** Extracted text **
══════
The 1972 batch of the Indian Institute of Technology-Madras has offered to sponsor a lab for research on Parkinson’s disease and other brain disorders at the Institute of Biotechnology’s Laboratory for Computational Neuroscience (CNS lab).
The lab aims to develop a computational model of the basal ganglia (BG), a region in the brain where loss of cells causes Parkinson’s disease (PD). The BG system plays a vital role in all major domains of brain function such as sensory, motor, cognitive, affective and autonomous.
The 1972 batch, as part of its golden jubilee reunion, has donated ₹50 lakh for merit-cum-means scholarships at the institute.
The CNS lab is developing system-level models of various crucial brain systems. Its ultimate goal is to create a whole brain model and use it to develop model-base therapeutics for Parkinson’s disease along with other brain disorders.
Besides research on BG, Parkinson’s disease and model-based clinical applications for the disease, the lab is working on drugs such as Ldopa for the condition; deep brain stimulation and quantitative diagnostic system for PD.
Batch coordinator K.K. Raman said: “As many as 146 alumni and spouses attended the reunion. Going by the dictum “Government meets needs, alumni meet aspirations of IIT-M”, the class of 1972 supports the Parkinson’s Therapeutics Lab at the institute for futuristic research to contribute to Indian research capabilities.”
V. Srinivasa Chakravarthy, faculty in the biotechnology department and head of the lab, who will manage the project, said though researchers have proposed different computational models for different functions of the BG, there is no consensus among the models. The CNS lab, on the other hand, departed from the classic, textbook description of the functional anatomy of BG, was able to model a wide range of motor function and some cognitive functions of BG.
══════
** Extracted information **

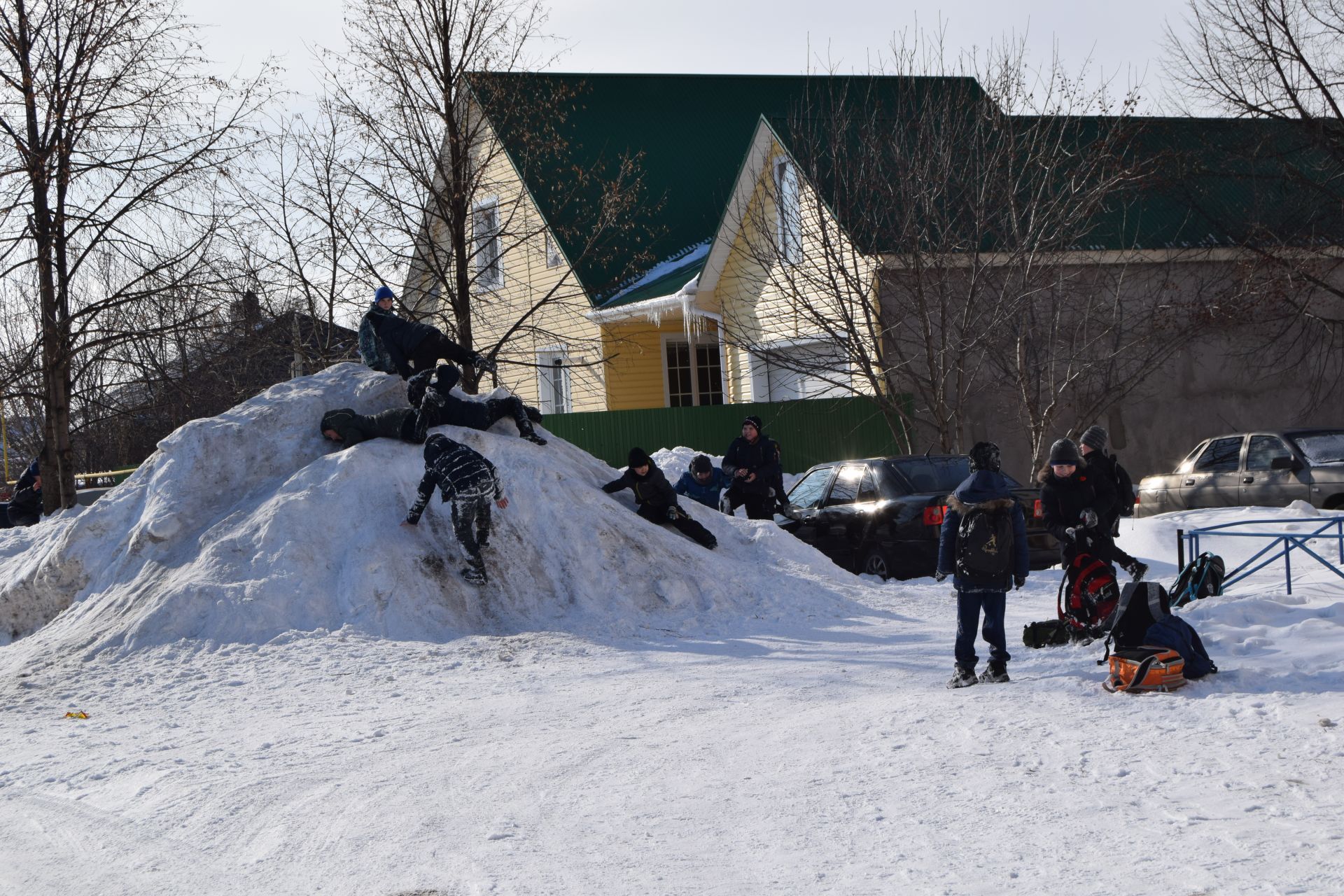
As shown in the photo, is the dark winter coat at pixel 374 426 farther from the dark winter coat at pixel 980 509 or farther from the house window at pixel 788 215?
the house window at pixel 788 215

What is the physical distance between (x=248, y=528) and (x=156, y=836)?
5619 millimetres

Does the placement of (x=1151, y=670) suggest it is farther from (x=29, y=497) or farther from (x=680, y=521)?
(x=29, y=497)

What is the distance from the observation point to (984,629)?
8.11m

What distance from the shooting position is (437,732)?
7414 mm

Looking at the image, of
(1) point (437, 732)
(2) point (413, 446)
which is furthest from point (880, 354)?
(1) point (437, 732)

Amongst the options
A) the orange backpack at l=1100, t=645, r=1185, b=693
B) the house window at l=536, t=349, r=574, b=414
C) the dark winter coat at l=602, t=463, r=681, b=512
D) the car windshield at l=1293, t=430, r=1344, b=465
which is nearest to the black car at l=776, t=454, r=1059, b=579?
the dark winter coat at l=602, t=463, r=681, b=512

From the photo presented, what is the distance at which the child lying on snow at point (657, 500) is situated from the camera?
12.6 m

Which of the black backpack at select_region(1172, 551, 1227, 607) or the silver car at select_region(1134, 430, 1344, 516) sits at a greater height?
the silver car at select_region(1134, 430, 1344, 516)

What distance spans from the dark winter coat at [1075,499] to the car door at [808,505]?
→ 474 centimetres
══════
** Prompt A **
From the article on the IIT-Madras Parkinson's research lab, write out the passage starting with "The 1972 batch, as" and going on through "other brain disorders.".
** Prompt B **
According to the article on the IIT-Madras Parkinson's research lab, how much did the 1972 batch donate for merit-cum-means scholarships?

** Problem solution A **
The 1972 batch, as part of its golden jubilee reunion, has donated ₹50 lakh for merit-cum-means scholarships at the institute.
The CNS lab is developing system-level models of various crucial brain systems. Its ultimate goal is to create a whole brain model and use it to develop model-base therapeutics for Parkinson’s disease along with other brain disorders.

** Problem solution B **
₹50 lakh